_Document segment:_

----

Concise Biography of Venerable Rigo Tulku Rinpoche, Sonam Tenzin
Bodhisattvas take different bodily forms in order to serve all sentient beings. Venerable Rigo Tulku Rinpoche took a human form for the benefit of all sentient beings although he has already attained enlightenment. Accomplished master Ngawang Yonten Gyatso, the previous incarnation of the present Rigo Tulku Rinpoche, took many great Nyingma masters as his masters and had many precious teachings from them: Kunchen Ngagi Wangpo, Druwang Palchen Duspa, along with other masters coming from different schools.
He meditated at Palyul Monastery retreat center for three years (one of the six great monasteries of the Nyingma tradition in Tibet). Ngawang Yonten Gyatso attained high states of Buddhist Tantric practices after he had meditated for days and nights without rest. Ngawang Yonten Gyatso was a great and humble yogi. He had left all worldly things behind and spent his whole life practicing Dharma in an isolated retreat center after he had returned to Rigo Monastery.
The present Rigo Tulku Rinpoche, Sonam Tenzin (known as Rigo Tulku Rinpoche), was born to a noble family named Habso Tsang in Lhowolung Village in 1946, and many auspicious signs appeared when he was born. His father’s name was Lodroe Yishi and mother’s name was Pema Tso. When he was little, he studied Tibetan with his father and Uncle, Lama Ngawang Tashi. When he turned ten years old, H.H. Zonang Rinpoche, one of the great incarnated lamas in Palyul Monastery, sent a message and asked him to come there, so he went to Palyul Monastery with his father.
He was recognized as the reincarnation of the Vajra master Ngawang Yonten Gyatso of Rigo Monastery by H.H. Karma Kuchen Karma Thegchog Nyinpo, the head of Palyul Monastery. H.H. Karma Kuchen Karma Thegchog Nyinpo gave him his name Sonam Tenzin and initiated him. H.H. Karma Kuchen Karma Thegchog Nyinpo gave him a Usha Pema Thondrol (glorious lotus hat).
H.H. Penor Rinpoche, Thupten Shedrub Choekyi Drayang, the 11th throne holder of Paylyul Monastery, gave Sonam Tenzin a set of monk’s robes. H.H. Dzonang Rinpoche gave Sonam Tenzin a rosary, a lama bowl and a religious locket and many other monastic items for his recognition ceremony.
Sonam Tenzin stayed in H.H. the Dzonang Rinpoche’s monastic household for one month. Sonam Tenzin took refugee vows and the vows of bodhisattva, and he received other teachings from H.H. Karma Kuchen Rinpoche and H.H. Penor Rinpoche.
Later, Jamyang Choekyi Lodroe, one of the greatest masters of Tibetan Buddhism in the 20th century, gave a sealed letter to Rigo Monastery. The letter stated that Sonam Tenzin was the unmistaken reincarnation of Lama Ngawang Yonten Gyatso, and he would become a great Lama who would greatly contribute to the Lord Buddha’s doctrine and help many sentient beings.

----

_Records shown:_

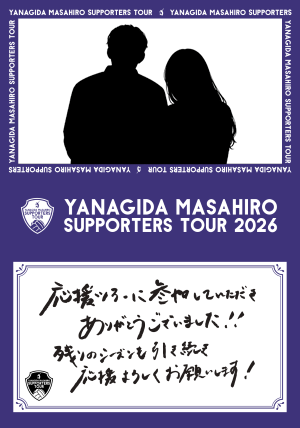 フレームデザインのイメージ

----

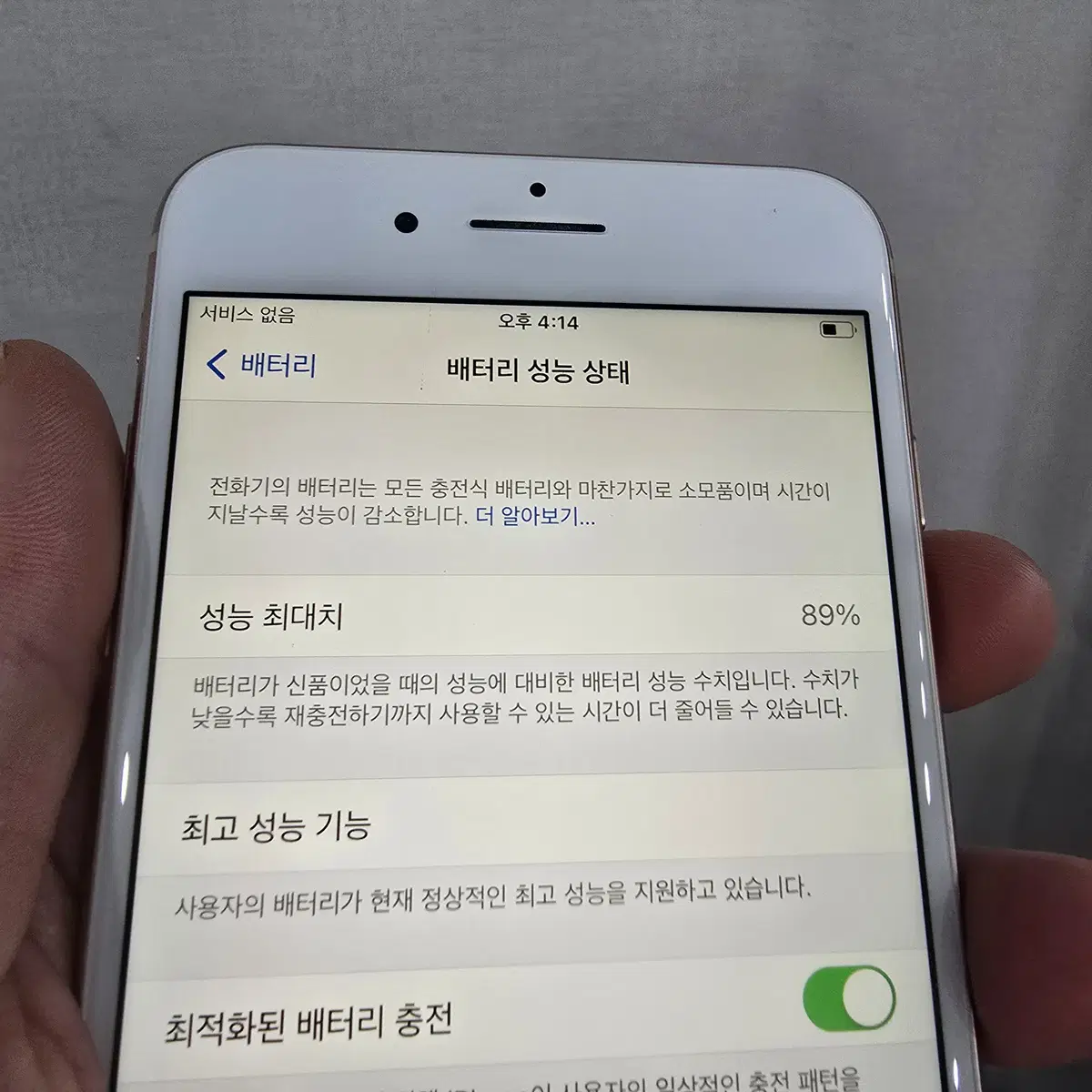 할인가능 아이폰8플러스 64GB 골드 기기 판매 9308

----

_Exercise goal:_ Reproduce the part of the Rigo Tulku Rinpoche biography that starts at "H.H. Penor Rinpoche, Thupten" and ends at "many sentient beings.".

_Written solution:_
H.H. Penor Rinpoche, Thupten Shedrub Choekyi Drayang, the 11th throne holder of Paylyul Monastery, gave Sonam Tenzin a set of monk’s robes. H.H. Dzonang Rinpoche gave Sonam Tenzin a rosary, a lama bowl and a religious locket and many other monastic items for his recognition ceremony.
Sonam Tenzin stayed in H.H. the Dzonang Rinpoche’s monastic household for one month. Sonam Tenzin took refugee vows and the vows of bodhisattva, and he received other teachings from H.H. Karma Kuchen Rinpoche and H.H. Penor Rinpoche.
Later, Jamyang Choekyi Lodroe, one of the greatest masters of Tibetan Buddhism in the 20th century, gave a sealed letter to Rigo Monastery. The letter stated that Sonam Tenzin was the unmistaken reincarnation of Lama Ngawang Yonten Gyatso, and he would become a great Lama who would greatly contribute to the Lord Buddha’s doctrine and help many sentient beings.